*Aim of the exercise*: Set down, word for word, every line of the items below, starting with the line containing "this 1024×576 image." and continuing through the last line of the items, both included.
------------------------
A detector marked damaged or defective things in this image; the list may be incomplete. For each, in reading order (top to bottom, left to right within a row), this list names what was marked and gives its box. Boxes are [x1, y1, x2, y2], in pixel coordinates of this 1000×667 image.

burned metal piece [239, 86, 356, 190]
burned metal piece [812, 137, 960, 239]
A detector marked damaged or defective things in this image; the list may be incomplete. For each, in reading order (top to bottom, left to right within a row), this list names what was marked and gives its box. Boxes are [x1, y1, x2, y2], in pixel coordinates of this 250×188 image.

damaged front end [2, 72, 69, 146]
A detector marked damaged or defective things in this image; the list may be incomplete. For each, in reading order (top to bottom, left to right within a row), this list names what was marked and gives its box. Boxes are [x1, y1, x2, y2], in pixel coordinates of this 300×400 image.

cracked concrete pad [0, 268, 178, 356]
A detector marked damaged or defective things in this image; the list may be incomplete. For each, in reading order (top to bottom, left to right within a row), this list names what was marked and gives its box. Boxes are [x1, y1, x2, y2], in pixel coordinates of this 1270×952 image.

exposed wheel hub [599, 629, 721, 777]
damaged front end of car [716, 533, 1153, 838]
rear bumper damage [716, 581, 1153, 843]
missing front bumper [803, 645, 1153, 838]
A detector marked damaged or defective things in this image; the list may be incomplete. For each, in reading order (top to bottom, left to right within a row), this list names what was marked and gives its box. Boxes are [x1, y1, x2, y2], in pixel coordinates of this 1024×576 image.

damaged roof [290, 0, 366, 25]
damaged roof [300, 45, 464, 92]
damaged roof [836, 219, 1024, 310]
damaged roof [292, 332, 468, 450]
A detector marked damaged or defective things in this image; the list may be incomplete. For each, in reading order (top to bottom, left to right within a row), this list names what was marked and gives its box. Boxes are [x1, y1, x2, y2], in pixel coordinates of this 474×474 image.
------------------------
*Output for this exercise*:
A detector marked damaged or defective things in this image; the list may be incomplete. For each, in reading order (top to bottom, left to right within a row), this list names what was marked and gives its box. Boxes are [x1, y1, x2, y2], in pixel coordinates of this 1024×576 image.

damaged roof [290, 0, 366, 25]
damaged roof [300, 45, 464, 92]
damaged roof [836, 219, 1024, 310]
damaged roof [292, 332, 468, 450]
A detector marked damaged or defective things in this image; the list may be incomplete. For each, in reading order (top to bottom, left to right within a row), this list names what was marked and gives its box. Boxes are [x1, y1, x2, y2], in pixel coordinates of this 474×474 image.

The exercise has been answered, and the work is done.